Take the lines from the one with "[crowd-labeled camera trap]" through the end of the material below and repeat them exactly, dropping every picture.
#### GIVEN DATA ####
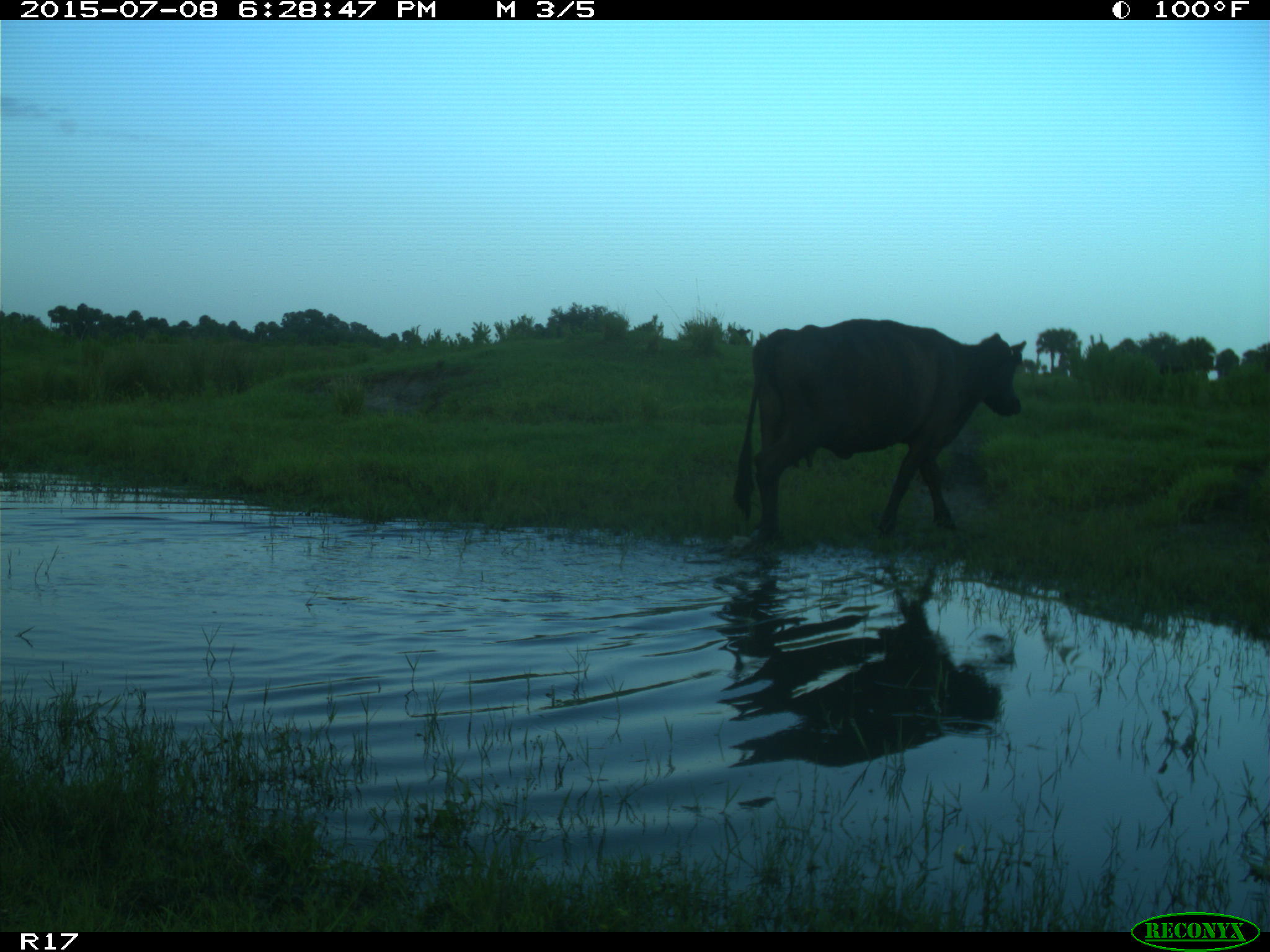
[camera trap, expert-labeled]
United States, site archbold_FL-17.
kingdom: Animalia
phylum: Chordata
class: Mammalia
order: Artiodactyla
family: Bovidae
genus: Bos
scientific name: Bos taurus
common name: domestic cow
Bos taurus (domestic cow).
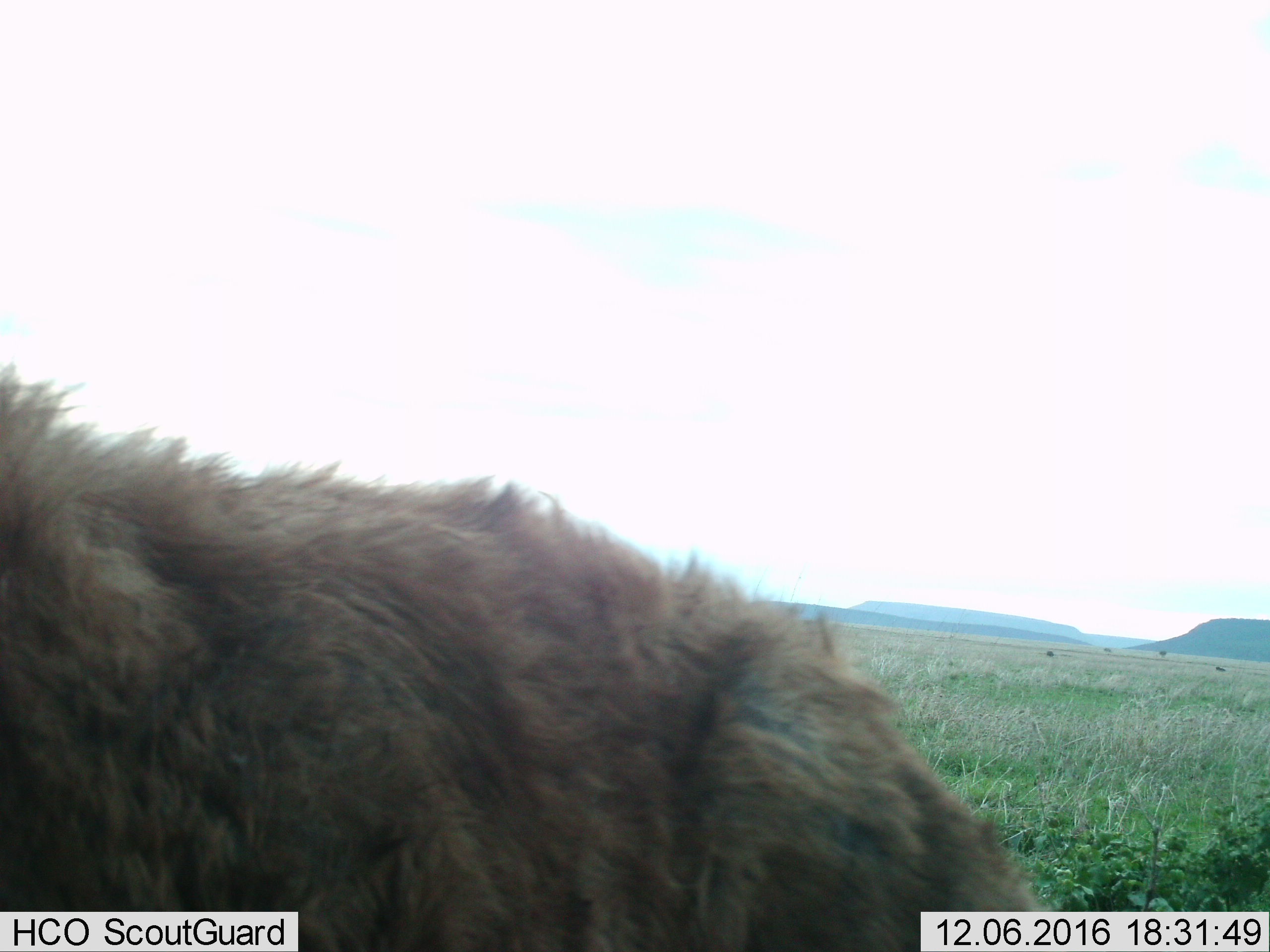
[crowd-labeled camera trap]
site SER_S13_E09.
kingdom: Animalia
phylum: Chordata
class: Mammalia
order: Carnivora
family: Hyaenidae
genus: Crocuta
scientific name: Crocuta crocuta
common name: spotted hyena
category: hyenaspotted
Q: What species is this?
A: Hyenaspotted (spotted hyena) (Crocuta crocuta).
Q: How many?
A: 1.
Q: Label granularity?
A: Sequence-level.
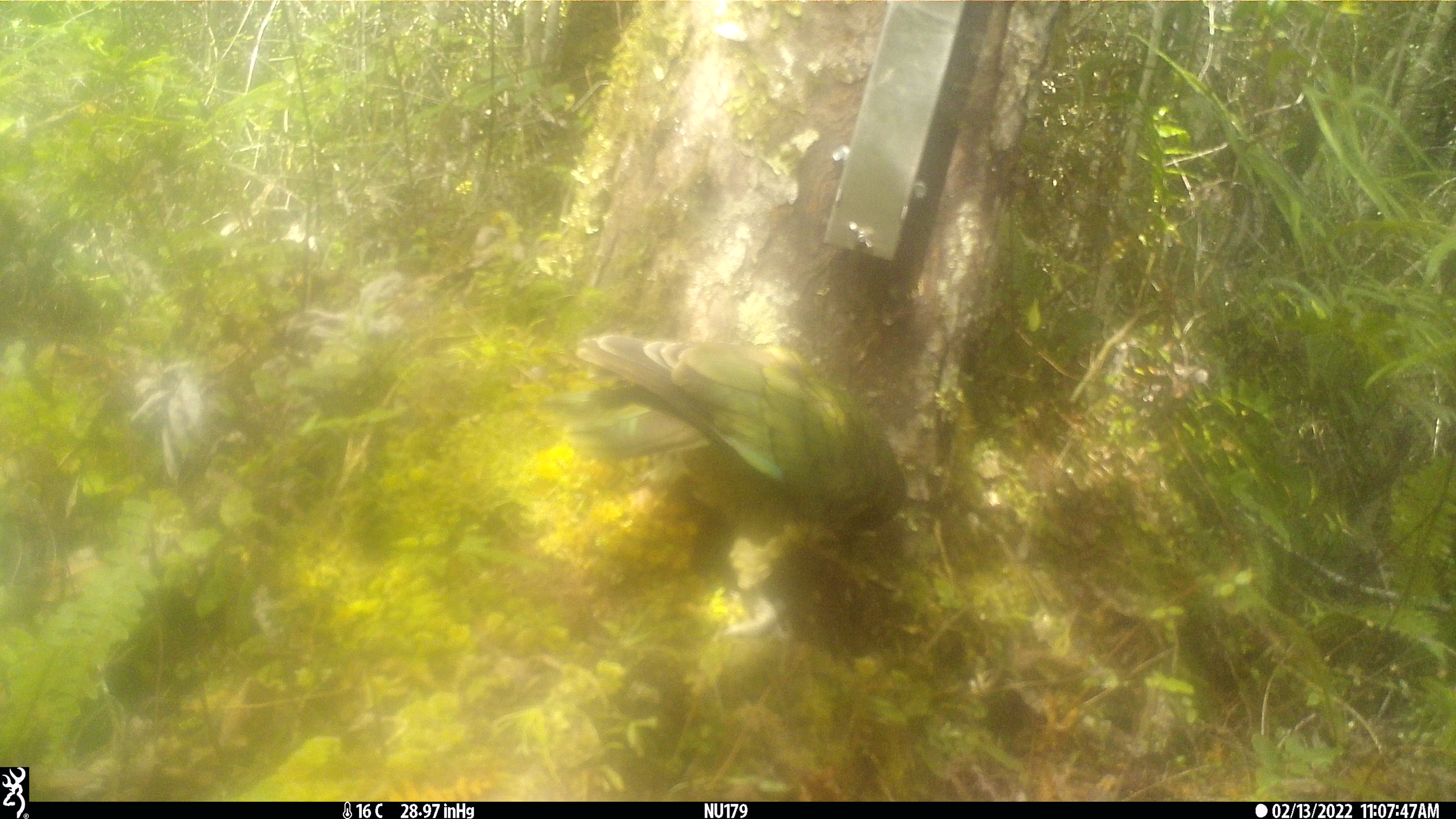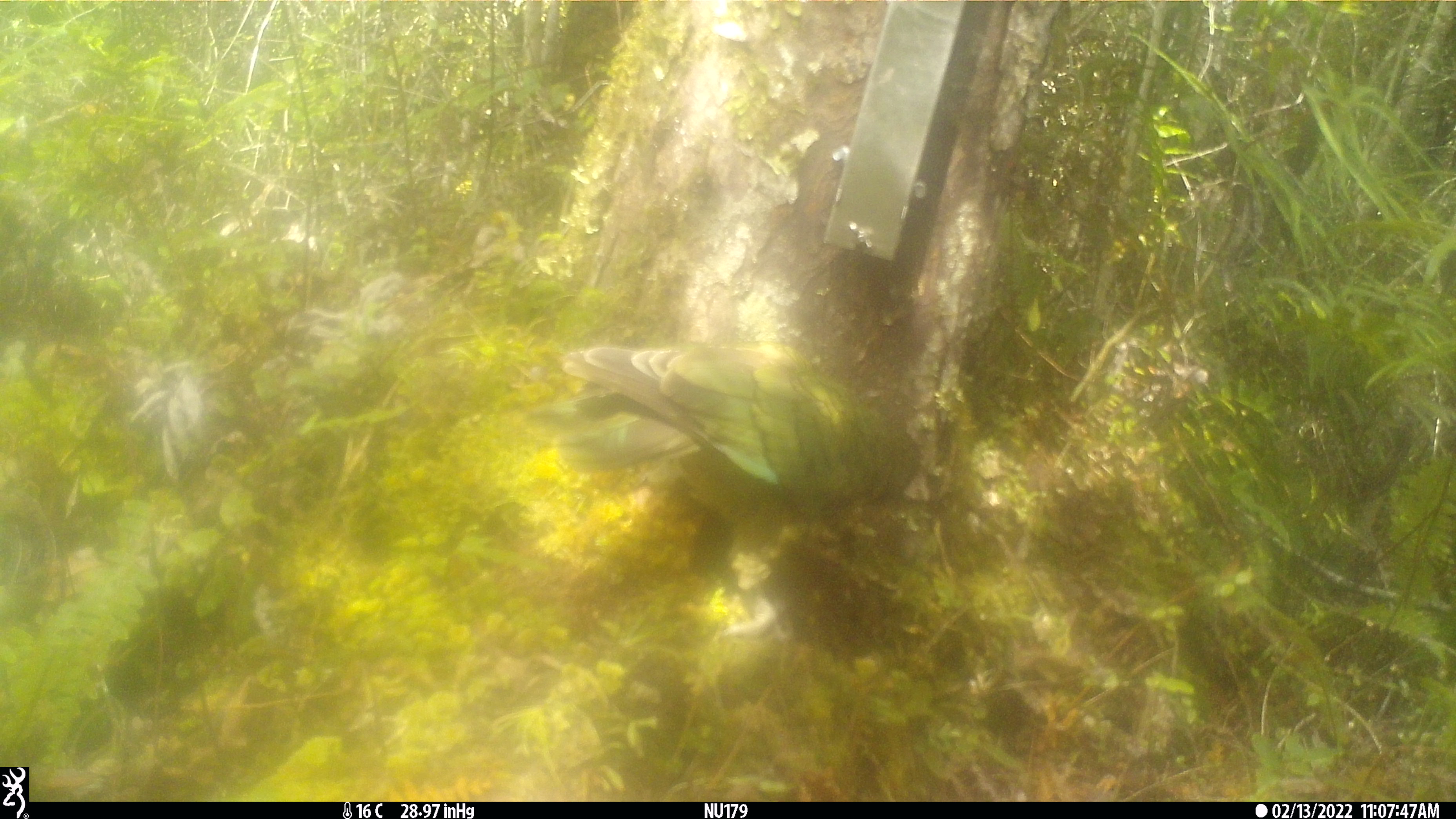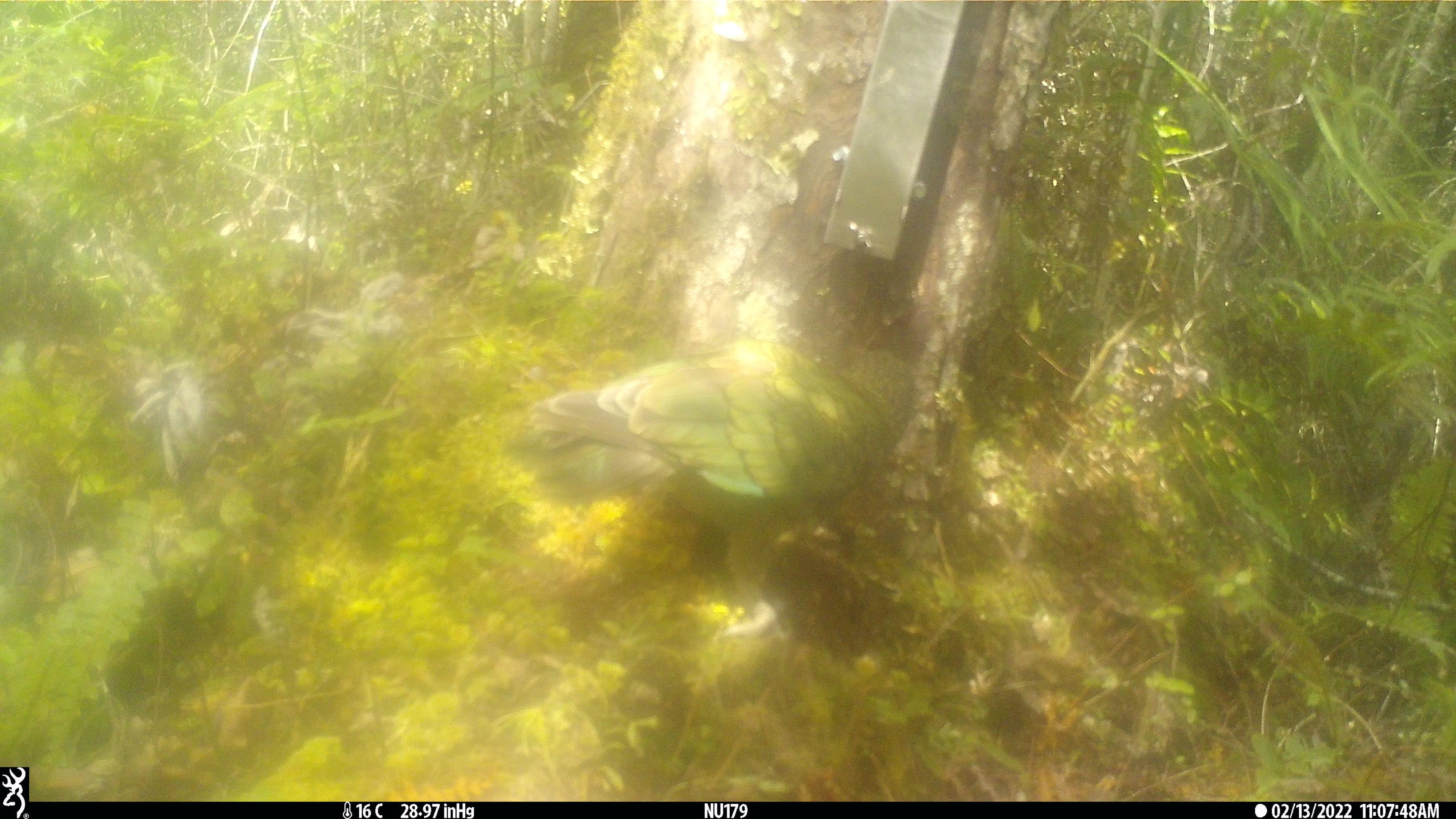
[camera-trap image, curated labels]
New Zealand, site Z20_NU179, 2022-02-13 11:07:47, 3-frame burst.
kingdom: Animalia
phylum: Chordata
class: Aves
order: Psittaciformes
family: Strigopidae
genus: Nestor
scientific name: Nestor notabilis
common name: kea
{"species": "kea (Nestor notabilis)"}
####
> _FINISHED EXERCISE_
[crowd-labeled camera trap]
site SER_S13_E09.
kingdom: Animalia
phylum: Chordata
class: Mammalia
order: Carnivora
family: Hyaenidae
genus: Crocuta
scientific name: Crocuta crocuta
common name: spotted hyena
category: hyenaspotted
Q: What species is this?
A: Hyenaspotted (spotted hyena) (Crocuta crocuta).
Q: How many?
A: 1.
Q: Label granularity?
A: Sequence-level.
[camera-trap image, curated labels]
New Zealand, site Z20_NU179, 2022-02-13 11:07:47, 3-frame burst.
kingdom: Animalia
phylum: Chordata
class: Aves
order: Psittaciformes
family: Strigopidae
genus: Nestor
scientific name: Nestor notabilis
common name: kea
{"species": "kea (Nestor notabilis)"}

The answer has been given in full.